- [What to work on] Copy out the passage on FasL and colon cancer stem-like cells, reproducing every word and symbol of it without change.

- [Passage shown]
■ ■ ■ ■ ■ ■ ■

The decreased Fas expression level in the subset of CD133+CD24lo cells suggests a decreased sensitivity to Fas-mediated apoptosis in the colon CSC-like cells. To test this hypothesis, the murine MC32a and human HCT116 cells were treated with FasL and analyzed for apoptosis. CD133+ cells were gated into CD24hi and CD24lo populations and analyzed apoptotic cells (Fig. 3A and C). Apoptosis is significantly lower in the CD133+CD24lo subset of cells than in the CD133+CD24hi subset of cells in both MC32a and HCT116 cell lines (Fig. 3B and D). These observations indicate that colon CSC-like cells have reduced sensitivity to apoptosis induction by FasL.
FasL selectively enriches colon CSC–like cells
The above observation suggests that the CD133+CD24loFaslo subset of colon cancer cell might be a consequence of immune selection of FasL+ CTLs during tumorigenesis (41). To test this hypothesis, we used a defined in vitro culture system to culture SW480, RKO, and HCT116 cells with increasing concentrations of FasL and generated a FasL-resistant tumor cell sublines. All three FasL-selected cell lines exhibited decreased sensitivity to FasL-induced apoptosis as determined by analyzing early apoptosis (Annexin V+ PI−) and apoptotic cell death (Annexin V+ PI+; Fig. 4A), as well as genomic DNA fragmentation (Fig. 4B). Flow cytometry analysis revealed that FasL selection significantly enriches CD133+CD24loFaslo cells (Fig. 4C). Furthermore, all three FasL-selected tumor cell lines exhibited acquired sphere formation capability (Fig. 4D). These data thus determine that FasL selectively enriches colon CSC–like cells with a CD133+CD24loFaslo phenotype.

■ ■ ■ ■ ■ ■ ■

- [Data shown]
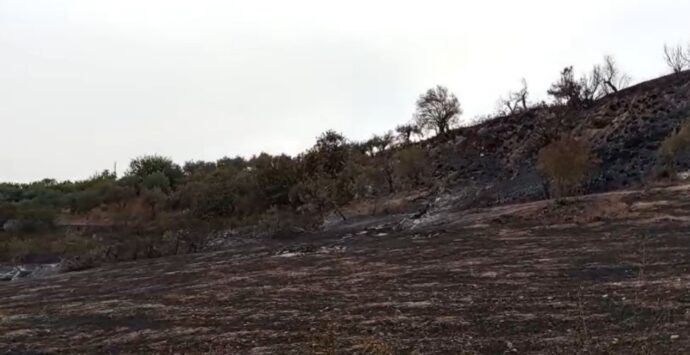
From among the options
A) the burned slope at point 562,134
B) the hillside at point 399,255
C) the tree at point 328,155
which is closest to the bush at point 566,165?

■ ■ ■ ■ ■ ■ ■

- [Answer space]
The decreased Fas expression level in the subset of CD133+CD24lo cells suggests a decreased sensitivity to Fas-mediated apoptosis in the colon CSC-like cells. To test this hypothesis, the murine MC32a and human HCT116 cells were treated with FasL and analyzed for apoptosis. CD133+ cells were gated into CD24hi and CD24lo populations and analyzed apoptotic cells (Fig. 3A and C). Apoptosis is significantly lower in the CD133+CD24lo subset of cells than in the CD133+CD24hi subset of cells in both MC32a and HCT116 cell lines (Fig. 3B and D). These observations indicate that colon CSC-like cells have reduced sensitivity to apoptosis induction by FasL.
FasL selectively enriches colon CSC–like cells
The above observation suggests that the CD133+CD24loFaslo subset of colon cancer cell might be a consequence of immune selection of FasL+ CTLs during tumorigenesis (41). To test this hypothesis, we used a defined in vitro culture system to culture SW480, RKO, and HCT116 cells with increasing concentrations of FasL and generated a FasL-resistant tumor cell sublines. All three FasL-selected cell lines exhibited decreased sensitivity to FasL-induced apoptosis as determined by analyzing early apoptosis (Annexin V+ PI−) and apoptotic cell death (Annexin V+ PI+; Fig. 4A), as well as genomic DNA fragmentation (Fig. 4B). Flow cytometry analysis revealed that FasL selection significantly enriches CD133+CD24loFaslo cells (Fig. 4C). Furthermore, all three FasL-selected tumor cell lines exhibited acquired sphere formation capability (Fig. 4D). These data thus determine that FasL selectively enriches colon CSC–like cells with a CD133+CD24loFaslo phenotype.